» WHAT IS REQUIRED
Transcribe every one of the entries below verbatim, preserving each line without any alteration.

**** SOURCE DATA ****

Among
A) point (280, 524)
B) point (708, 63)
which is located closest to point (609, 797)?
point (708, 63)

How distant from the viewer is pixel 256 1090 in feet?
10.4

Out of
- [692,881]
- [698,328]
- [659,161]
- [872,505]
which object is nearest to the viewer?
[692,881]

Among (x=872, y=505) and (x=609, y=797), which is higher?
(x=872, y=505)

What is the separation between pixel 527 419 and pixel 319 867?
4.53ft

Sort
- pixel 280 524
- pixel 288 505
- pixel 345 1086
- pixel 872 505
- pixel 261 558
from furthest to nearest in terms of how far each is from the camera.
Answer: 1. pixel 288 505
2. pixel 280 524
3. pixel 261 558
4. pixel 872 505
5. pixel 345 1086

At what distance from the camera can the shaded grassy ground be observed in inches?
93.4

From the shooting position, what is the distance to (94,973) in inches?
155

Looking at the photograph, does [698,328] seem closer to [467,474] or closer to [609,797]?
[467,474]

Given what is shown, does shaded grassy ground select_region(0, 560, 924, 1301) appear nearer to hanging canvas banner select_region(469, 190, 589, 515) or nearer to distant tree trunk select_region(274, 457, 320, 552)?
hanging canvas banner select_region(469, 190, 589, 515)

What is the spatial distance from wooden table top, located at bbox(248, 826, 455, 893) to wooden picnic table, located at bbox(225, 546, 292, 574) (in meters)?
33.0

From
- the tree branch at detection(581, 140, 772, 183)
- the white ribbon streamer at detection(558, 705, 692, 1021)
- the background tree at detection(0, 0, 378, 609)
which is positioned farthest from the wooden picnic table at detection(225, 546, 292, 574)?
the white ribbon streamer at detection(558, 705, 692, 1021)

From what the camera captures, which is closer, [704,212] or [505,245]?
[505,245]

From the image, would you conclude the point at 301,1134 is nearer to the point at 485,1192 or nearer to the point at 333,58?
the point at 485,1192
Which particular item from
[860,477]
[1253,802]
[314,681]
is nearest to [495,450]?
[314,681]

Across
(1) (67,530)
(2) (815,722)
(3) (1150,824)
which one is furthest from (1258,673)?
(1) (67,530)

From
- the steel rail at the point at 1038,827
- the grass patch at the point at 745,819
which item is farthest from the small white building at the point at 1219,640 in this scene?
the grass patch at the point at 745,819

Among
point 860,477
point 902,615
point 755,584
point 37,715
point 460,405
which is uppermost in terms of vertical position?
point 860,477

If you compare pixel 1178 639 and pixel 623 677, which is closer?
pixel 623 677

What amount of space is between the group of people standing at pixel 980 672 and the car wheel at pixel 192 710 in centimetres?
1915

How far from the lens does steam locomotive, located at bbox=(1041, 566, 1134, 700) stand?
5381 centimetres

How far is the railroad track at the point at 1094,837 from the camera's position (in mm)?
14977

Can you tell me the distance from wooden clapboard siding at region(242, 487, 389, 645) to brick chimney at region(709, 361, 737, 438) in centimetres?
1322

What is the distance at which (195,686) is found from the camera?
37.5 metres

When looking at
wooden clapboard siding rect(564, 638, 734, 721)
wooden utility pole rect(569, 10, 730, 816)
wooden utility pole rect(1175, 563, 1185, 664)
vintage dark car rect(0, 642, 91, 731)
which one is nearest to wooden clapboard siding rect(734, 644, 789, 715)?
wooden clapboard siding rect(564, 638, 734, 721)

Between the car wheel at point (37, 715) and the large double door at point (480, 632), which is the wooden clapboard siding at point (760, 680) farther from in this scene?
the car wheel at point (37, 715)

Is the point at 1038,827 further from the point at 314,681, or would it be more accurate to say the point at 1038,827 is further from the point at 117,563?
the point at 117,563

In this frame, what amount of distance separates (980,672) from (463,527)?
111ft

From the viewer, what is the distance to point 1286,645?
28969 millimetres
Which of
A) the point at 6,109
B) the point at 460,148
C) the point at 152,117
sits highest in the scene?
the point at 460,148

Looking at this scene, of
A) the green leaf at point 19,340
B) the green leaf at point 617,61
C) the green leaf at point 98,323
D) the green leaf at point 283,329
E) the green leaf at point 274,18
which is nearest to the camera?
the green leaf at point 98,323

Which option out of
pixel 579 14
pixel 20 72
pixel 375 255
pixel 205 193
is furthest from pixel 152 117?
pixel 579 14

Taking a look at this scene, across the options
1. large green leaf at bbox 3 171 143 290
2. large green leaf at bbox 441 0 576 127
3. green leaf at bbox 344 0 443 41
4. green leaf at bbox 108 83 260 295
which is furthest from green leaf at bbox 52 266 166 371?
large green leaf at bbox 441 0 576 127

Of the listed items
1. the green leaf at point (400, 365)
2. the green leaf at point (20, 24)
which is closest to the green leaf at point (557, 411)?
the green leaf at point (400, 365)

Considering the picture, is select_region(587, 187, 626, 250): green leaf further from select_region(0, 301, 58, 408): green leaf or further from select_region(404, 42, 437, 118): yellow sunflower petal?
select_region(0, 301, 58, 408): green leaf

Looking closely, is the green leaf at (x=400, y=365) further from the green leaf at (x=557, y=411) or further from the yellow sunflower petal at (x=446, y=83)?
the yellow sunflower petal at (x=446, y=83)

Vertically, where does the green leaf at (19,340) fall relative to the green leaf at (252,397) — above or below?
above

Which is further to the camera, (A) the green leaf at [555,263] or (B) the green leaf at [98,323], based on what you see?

****

» RESULT FOR THIS EXERCISE
Among
A) point (280, 524)
B) point (708, 63)
which is located closest to point (609, 797)?
point (708, 63)

How distant from the viewer is pixel 256 1090 in feet?
10.4

Out of
- [692,881]
- [698,328]
- [659,161]
- [872,505]
which object is nearest to the viewer?
[692,881]

Among (x=872, y=505) and (x=609, y=797), which is higher?
(x=872, y=505)

What is the separation between pixel 527 419 and pixel 319 867?
4.53ft

Sort
- pixel 280 524
- pixel 288 505
- pixel 345 1086
- pixel 872 505
- pixel 261 558
from furthest to nearest in terms of how far each is from the camera.
Answer: 1. pixel 288 505
2. pixel 280 524
3. pixel 261 558
4. pixel 872 505
5. pixel 345 1086

At what distance from the camera can the shaded grassy ground be observed in inches?
93.4

From the shooting position, what is the distance to (94,973) in inches?
155

Looking at the photograph, does [698,328] seem closer to [467,474] or closer to [609,797]?
[467,474]

Given what is shown, does shaded grassy ground select_region(0, 560, 924, 1301) appear nearer to hanging canvas banner select_region(469, 190, 589, 515) or nearer to distant tree trunk select_region(274, 457, 320, 552)?
hanging canvas banner select_region(469, 190, 589, 515)

What is the spatial distance from wooden table top, located at bbox(248, 826, 455, 893) to wooden picnic table, located at bbox(225, 546, 292, 574) (in meters)?
33.0

From
- the tree branch at detection(581, 140, 772, 183)
- the white ribbon streamer at detection(558, 705, 692, 1021)
- the background tree at detection(0, 0, 378, 609)
which is positioned farthest from the wooden picnic table at detection(225, 546, 292, 574)?
the white ribbon streamer at detection(558, 705, 692, 1021)

From what the camera captures, which is closer, [704,212] or [505,245]?
[505,245]

From the image, would you conclude the point at 301,1134 is nearer to the point at 485,1192 or nearer to the point at 333,58?
the point at 485,1192
Which particular item from
[860,477]
[1253,802]
[314,681]
is nearest to [495,450]?
[314,681]

Across
(1) (67,530)
(2) (815,722)
(3) (1150,824)
which one is furthest from (1258,673)?
(1) (67,530)

From
- the steel rail at the point at 1038,827
- the grass patch at the point at 745,819
which item is farthest from the small white building at the point at 1219,640 in this scene?
the grass patch at the point at 745,819

Among
point 860,477
point 902,615
point 755,584
point 37,715
point 460,405
which is uppermost in terms of vertical position?
point 860,477

If you compare pixel 1178 639 and pixel 623 677, which is closer?
pixel 623 677

What amount of space is between the group of people standing at pixel 980 672 and the car wheel at pixel 192 710 in centimetres?
1915

How far from the lens does steam locomotive, located at bbox=(1041, 566, 1134, 700) stand?
5381 centimetres

How far is the railroad track at the point at 1094,837 from the camera's position (in mm)?
14977

Can you tell me the distance from wooden clapboard siding at region(242, 487, 389, 645) to brick chimney at region(709, 361, 737, 438) in centimetres?
1322

What is the distance at which (195,686) is found from the camera?
37.5 metres

When looking at
wooden clapboard siding rect(564, 638, 734, 721)
wooden utility pole rect(569, 10, 730, 816)
wooden utility pole rect(1175, 563, 1185, 664)
vintage dark car rect(0, 642, 91, 731)
which one is nearest to wooden clapboard siding rect(734, 644, 789, 715)?
wooden clapboard siding rect(564, 638, 734, 721)

Between the car wheel at point (37, 715) and the large double door at point (480, 632), which is the wooden clapboard siding at point (760, 680) farther from in this scene?
the car wheel at point (37, 715)

Is the point at 1038,827 further from the point at 314,681, or would it be more accurate to say the point at 1038,827 is further from the point at 117,563?
the point at 117,563

In this frame, what amount of distance separates (980,672) from (463,527)?
111ft

From the viewer, what is the distance to point 1286,645?
28969 millimetres
Which of
A) the point at 6,109
B) the point at 460,148
C) the point at 152,117
sits highest in the scene?
the point at 460,148

Looking at this scene, of
A) the green leaf at point 19,340
B) the green leaf at point 617,61
C) the green leaf at point 98,323
D) the green leaf at point 283,329
E) the green leaf at point 274,18
which is nearest to the camera?
the green leaf at point 98,323

Which option out of
pixel 579 14
pixel 20 72
pixel 375 255
pixel 205 193
is furthest from pixel 152 117?
pixel 579 14

Taking a look at this scene, across the options
1. large green leaf at bbox 3 171 143 290
2. large green leaf at bbox 441 0 576 127
3. green leaf at bbox 344 0 443 41
4. green leaf at bbox 108 83 260 295
which is furthest from green leaf at bbox 52 266 166 371?
large green leaf at bbox 441 0 576 127

Of the listed items
1. the green leaf at point (400, 365)
2. the green leaf at point (20, 24)
which is closest to the green leaf at point (557, 411)?
the green leaf at point (400, 365)

Considering the picture, is select_region(587, 187, 626, 250): green leaf further from select_region(0, 301, 58, 408): green leaf or further from select_region(404, 42, 437, 118): yellow sunflower petal?
select_region(0, 301, 58, 408): green leaf

Looking closely, is the green leaf at (x=400, y=365) further from the green leaf at (x=557, y=411) or further from the yellow sunflower petal at (x=446, y=83)?
the yellow sunflower petal at (x=446, y=83)

Vertically, where does the green leaf at (19,340) fall relative to the green leaf at (252,397) — above or below?
above

Which is further to the camera, (A) the green leaf at [555,263] or (B) the green leaf at [98,323], based on what you see?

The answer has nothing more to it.